Chi da sempre prova a muoversi in questa giungla di cifre è lavoce.info, rivista on line che svolge la funzione di cane da guardia della spesa pubblica. L'ultimo contributo è firmato dal professore della Bocconi, Stefano Perotti, e riguarda il confronto tra le retribuzioni dei nostri dirigenti ministeriali e dei loro omologhi britannici. Una comparazione che svela distanze clamorose. Come parametro viene preso soprattutto il ministero delle Politiche agricole che ha una struttura di comando del tutto simile a quella della equivalente struttura londinese. Ebbene se il nostro capo di Gabinetto in questo dicastero guadagna 274mila euro, quello britannico si ferma a 191mila, ovvero il 43% in meno. La media dei nostri 3 direttori di Dipartimento tocca quota 287mila contro i 166mila britannici (+70%). Quella dei 7 direttori generali si attesta a quota 192mila contro i 188mila britannici (+60%). Lo spartito non cambia se si passa ad analizzare gli Esteri. Alla Farnesina il segretario generale guadagna 300mila euro, il 15% in più del suo omologo britannico. Le distanze aumentano di molto se nel mirino si mette il capo di Gabinetto che da noi guadagna 273mila euro, l'80% più del chief operating officer britannico. Agli Esteri vi sono 8 direttori generali, con uno stipendio medio di 250mila euro, il 50% più dei 3 general director. Secondo Perotti «la differenza è ancora più significativa perché il Foreign Office britannico ha un ruolo internazionale enormemente più importante degli Esteri».

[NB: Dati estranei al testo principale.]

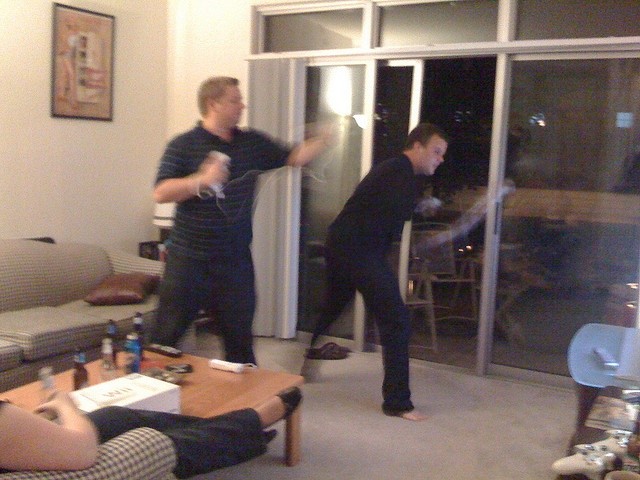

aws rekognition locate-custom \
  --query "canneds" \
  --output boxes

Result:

L'analisi si sposta poi sul ministero dell'Economia. Qui i 4 direttori generali italiani guadagnano in media 289mila euro, il 90% più dei 4 general director. Gli altri 57 dirigenti di prima fascia guadagnano in media 176mila euro, il 60% più dei 17 director britannici. Infine l'ultimo raffronto riguarda la Salute. Il direttore del dipartimento ha uno stipendio di 293mila euro, il 45% più del permanent secretary britannico. La media dei 14 direttori generali italiani è di 232mila euro, quella dei 5 general director britannici di 164mila, una differenza del 40%. La conclusione di Perotti è difficilmente confutabile: «I dirigenti di vertice italiani sono troppi e iperpagati. Non esiste giustificazione per remunerazioni così alte. Semmai, ci si aspetterebbe l'opposto, per due ragioni. I ministeri britannici competono nell' attrarre talenti con la City di Londra, che ha salari altissimi, mentre non esiste niente di comparabile a Roma; e il costo della vita è molto più alto a Londra che a Roma». Per il professore è arrivato il momento di agire. «La Consulta si opporrà perché ha un evidente conflitto di interessi in materia di stipendi d'oro, e ha già mostrato di usare una logica contorta per bocciare provvedimenti ragionevolissimi. Si dovrà anche smettere di invocare la nozione di diritto acquisito. Qualsiasi cambiamento di legislazione lede diritti acquisiti: se si aumenta l'Imu si svantaggia chi aveva comprato una casa rispetto a un individuo che aveva deciso invece di prendere in affitto».